I say 'mode' in the title – perhaps there's something more appropriate I can find. Here's my problem:
A person is in a $100\mathrm m$ by $500\mathrm m$ space.
I have about 100 samples randomly distributed in that space. Each sample is the relative probability that the person is at that point.
Here's very roughly what it looks like, where $\color{blue}{\textbf{X}}$ is the person, $\color{blue}\blacktriangle$ is my current prediction, and the dots represent a sample, with the relative probability represented by how dark it is.
If they're at one end of the space, the samples nearest them might be ~0.1. The samples down the other end of the space might be ~0.001.
I'm currently locating them by taking the mean of the sample positions weighted according to their probability – i.e. the expected position.
That however performs very poorly particularly at the ends of the space – the sum of the low probabilities down the other end of the space weigh the weighted mean towards the opposite end to where they actually are. The result is that the estimation is rather biased towards the middle.

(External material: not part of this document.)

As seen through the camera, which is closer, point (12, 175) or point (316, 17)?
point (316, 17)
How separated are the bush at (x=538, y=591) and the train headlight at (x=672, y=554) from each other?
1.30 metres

What can I do to get a more usable prediction, that isn't so heavily weighted towards the middle?
I've considered two things: kernel density estimation; and taking a power of the weights to more favour the higher probabilities. The former I think may not be an option due to highly constrained CPU in our use case (think near-real time on a pretty fast embedded device, while it's also doing other stuff); the latter I have yet to try out, though I'm not expecting particularly great results. I've read about mean shift after checking out this similar question, but I'm unsure how well it will perform with my use case, and I have no idea if it's computationally cheap enough (I have yet to quite get my head around how it works).
Something else I should mention, the samples are randomly distributed at the very beginning – given their positions we can pre-compute however much we want, it's only estimating the position given the sample data that is CPU-constrained.